◆ Tareas del ejercicio:
1 - Actualiza el fragmento del texto sobre Dina Boluarte que va entre "La actual administración" y "mostrar resultados significativos.", ambos inclusive, y sustituye "Brasil" por "Chile".
2 - Resume en dos oraciones el texto sobre Dina Boluarte.
3 - Según el texto sobre Dina Boluarte, ¿con qué actores regionales clave ha procurado la actual administración reforzar vínculos?

◆ Sección de texto:
※ ※ ※
El último mensaje de Dina

Entre julio de 2024 y estos días del año 2025, Dina Boluarte ha procurado proyectar una imagen de estabilidad y gobernabilidad que resulte consonante con su anterior mensaje por Fiestas Patrias. Sin embargo, transcurrido un año más de su nefasto gobierno, más allá del guión triunfalista de quienes le escriben los discursos a la presidenta, el Perú real parece ir en otra dirección cuando nos informamos adecuadamente sobre lo que ocurre.

La actual administración ha logrado mantener en funcionamiento algunas líneas de gestión pública, en medio de manejos no muy transparentes, reactivar a medias obras paralizadas, y adherirse al crecimiento de la minería, el turismo y la agroexportación, sólidos por los precios y las dinámicas internacionales, pero frágiles por su fuerte dependencia extranjera. Ha procurado también reforzar vínculos con actores regionales clave, como son Estados Unidos y Brasil, así como intentar avances en el proceso de adhesión a la OCDE, sin mostrar resultados significativos.

Todos estos logros, de dudoso alcance estructural, quedan largamente ensombrecidos por un proceso paralelo de debilitamiento progresivo de las instituciones democráticas, la creciente concentración del poder y una deriva autoritaria, acompañada de una frivolidad que no hemos conocido antes, que pone en riesgo la viabilidad misma del pacto republicano fundado hace más de doscientos años. Parece ser el fin de un período y que en medio del desorden se aproximan tiempos nuevos del tipo reforma constituyente, aunque otros denominan de distintas maneras a la necesidad de refundación nacional.
※ ※ ※
◆ Material proporcionado:
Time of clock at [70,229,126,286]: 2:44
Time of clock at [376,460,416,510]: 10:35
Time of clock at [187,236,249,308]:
※ ※ ※
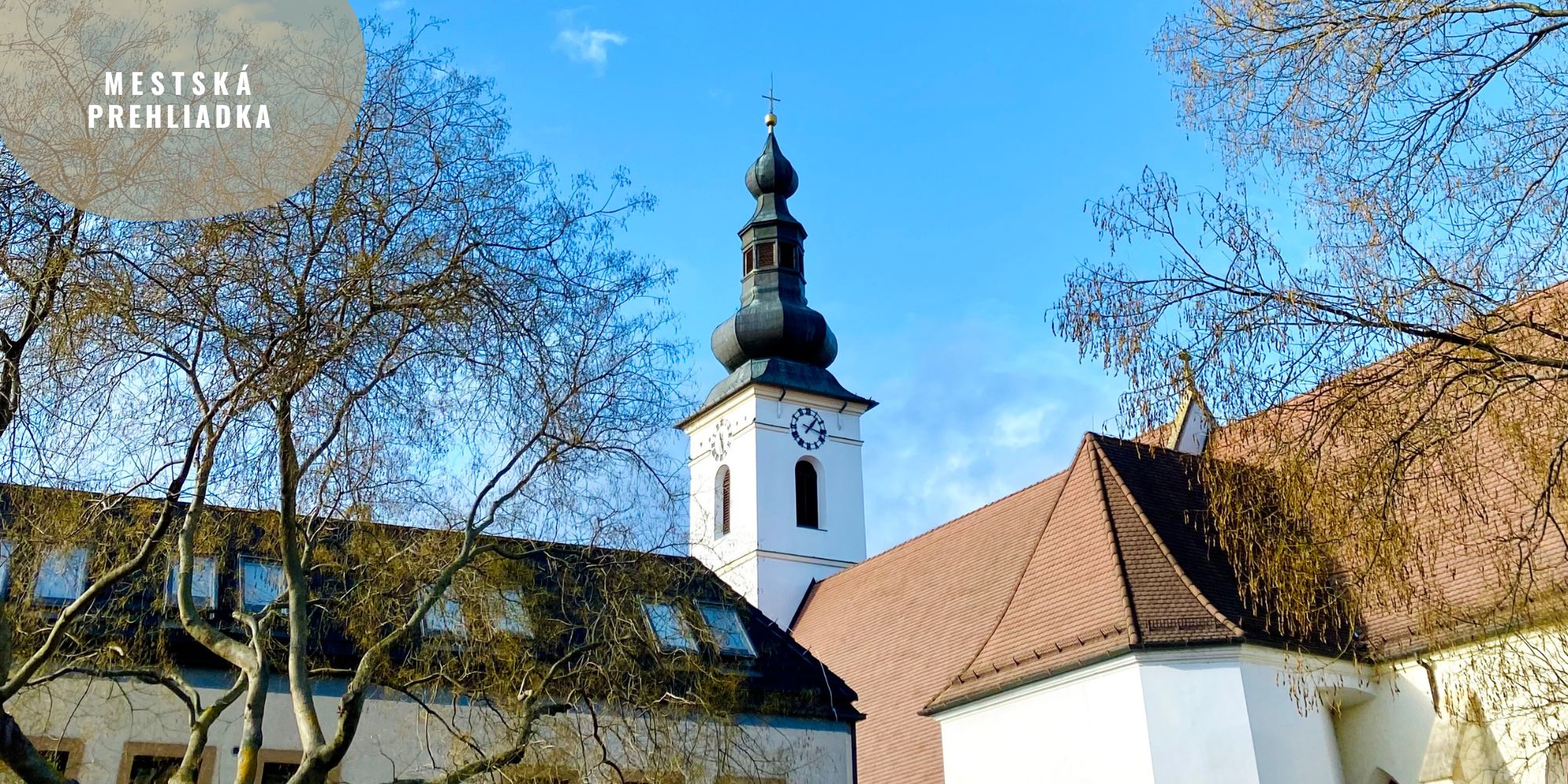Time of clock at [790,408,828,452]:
※ ※ ※
◆ Soluciones del ejercicio:
1 -
La actual administración ha logrado mantener en funcionamiento algunas líneas de gestión pública, en medio de manejos no muy transparentes, reactivar a medias obras paralizadas, y adherirse al crecimiento de la minería, el turismo y la agroexportación, sólidos por los precios y las dinámicas internacionales, pero frágiles por su fuerte dependencia extranjera. Ha procurado también reforzar vínculos con actores regionales clave, como son Estados Unidos y Chile, así como intentar avances en el proceso de adhesión a la OCDE, sin mostrar resultados significativos.

2 - En el último año, el gobierno de Dina Boluarte mantuvo algunas líneas de gestión pública, reactivó a medias obras paralizadas y se apoyó en el crecimiento de la minería, el turismo y la agroexportación. También buscó reforzar vínculos con Estados Unidos y Brasil y avanzar hacia la OCDE, pero esos logros quedan ensombrecidos por el debilitamiento de las instituciones democráticas, la concentración del poder y una deriva autoritaria que pone en riesgo el pacto republicano.

3 - Con Estados Unidos y Brasil.